- [Document excerpt]
# Upgrading Hard Drive on WIn2000 Server - looking for approach



## HOBOcs (Jan 5, 2004)

I've come across a customer with Win200 Server with a small hard drive 40GB with Raid (software) to a 120GB Hard drive - partitioned to 40GB. (Looks like 80 unpartitioned - not used).

They have about 5GB of free space (OS, Customer Data and program files) they have an application to be updated with new modules to be added that require at least 10B of space. 

I'm looking for an approach to upgrade the storage. without a great impact.

Initial thoughts - image 40gb onto a bigger drive 80 (at this time) - I may have an issue that the bios my only recognize 120GB of any new hard drive.
Concerns - what about raid and losing data.

2nd thoughts - image 40b (acronis) to another 40 - as backup
- put 2 80 gb drive and restablish raid aray and then image 40 to 80 and let raid build

In the end - may be the best is to wait for a complete server upgrade and in the meantime - just add a new hard drive = transfer as much User data to the new drive and freeing up data for new modules.

- [Available data]
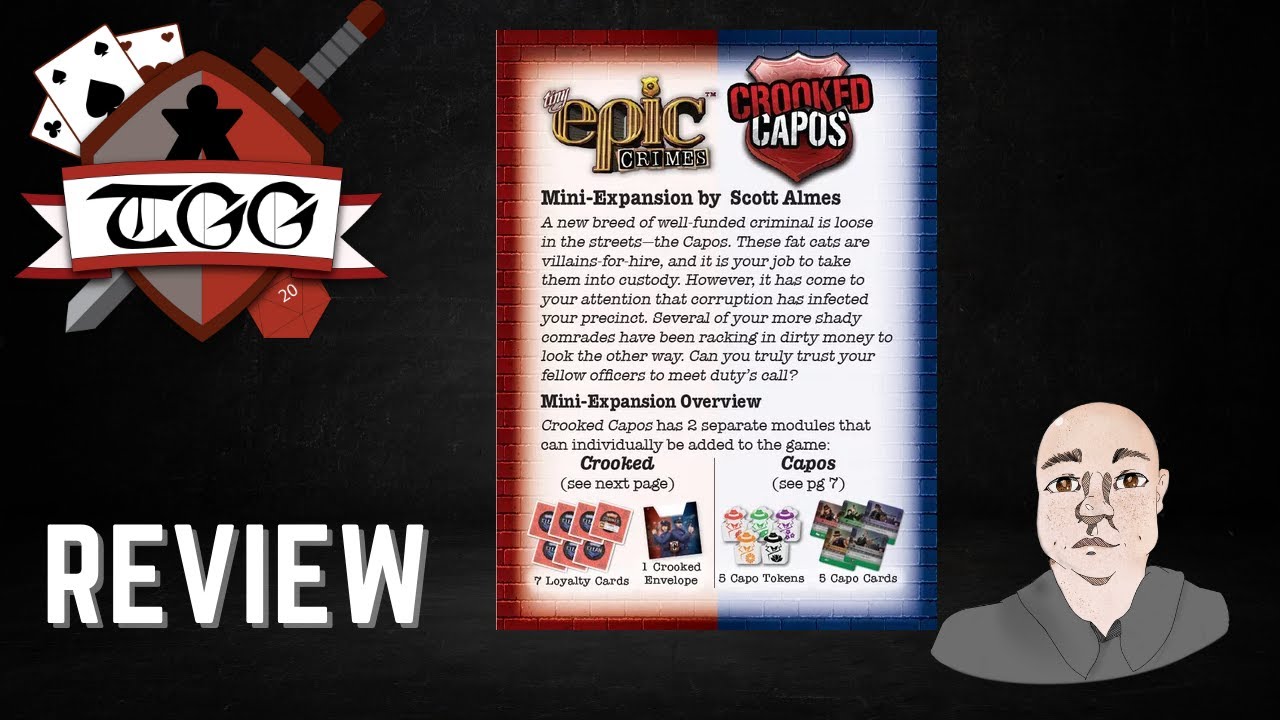 Tiny Epic Crimes Crooked Capos Mini Expansion Review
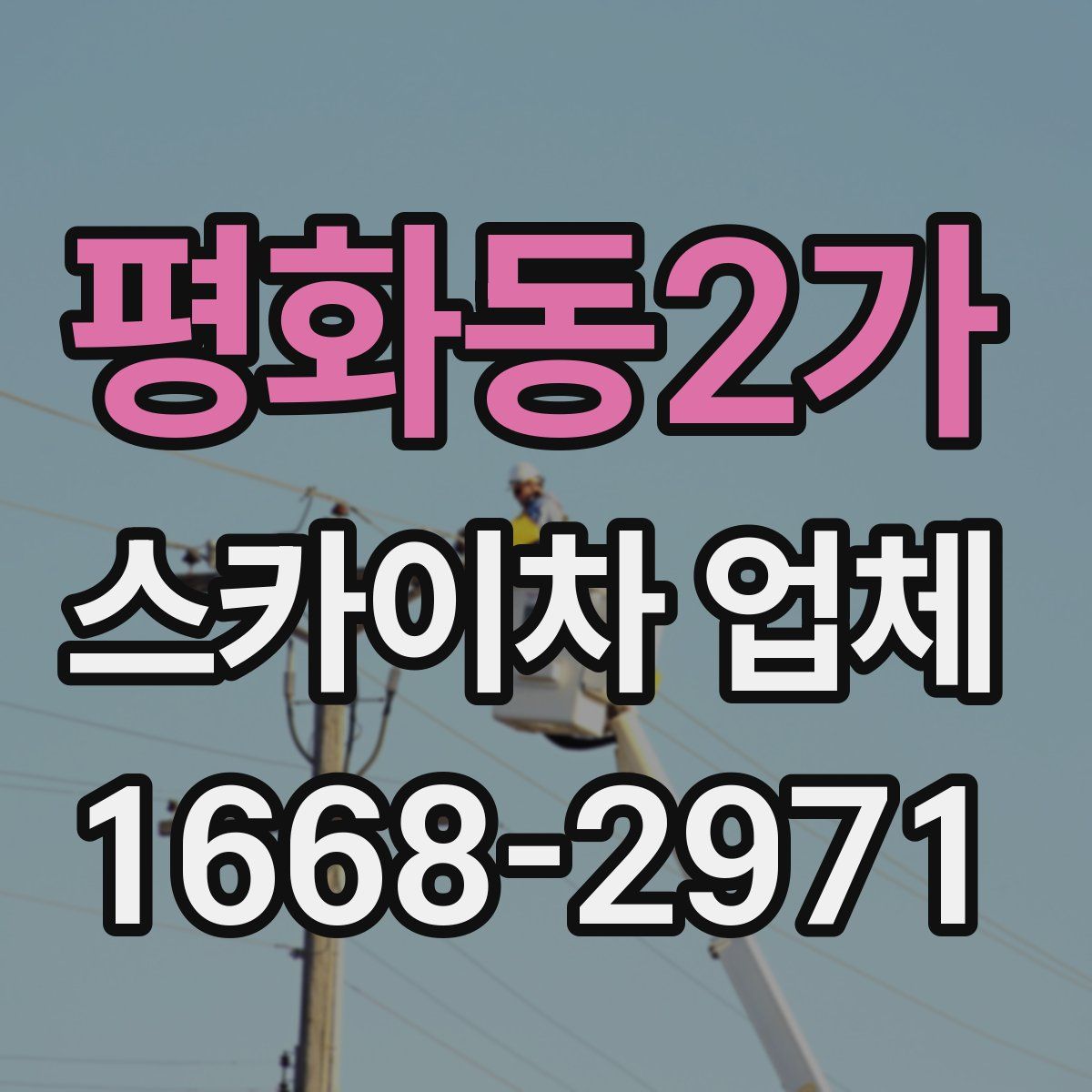 평화동2가 스카이차 업체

- [Tasks for this exercise]
1. From the hard drive upgrade post, extract the passage starting with "# Upgrading Hard" and going on through "and losing data.".
2. List every kind of content that the hard drive upgrade post says takes up the server's space.
The material on this page is separate from the hard drive upgrade post.

- [Numbered responses]
1.
# Upgrading Hard Drive on WIn2000 Server - looking for approach



## HOBOcs (Jan 5, 2004)

I've come across a customer with Win200 Server with a small hard drive 40GB with Raid (software) to a 120GB Hard drive - partitioned to 40GB. (Looks like 80 unpartitioned - not used).

They have about 5GB of free space (OS, Customer Data and program files) they have an application to be updated with new modules to be added that require at least 10B of space. 

I'm looking for an approach to upgrade the storage. without a great impact.

Initial thoughts - image 40gb onto a bigger drive 80 (at this time) - I may have an issue that the bios my only recognize 120GB of any new hard drive.
Concerns - what about raid and losing data.

2.
- OS
- Customer Data
- program files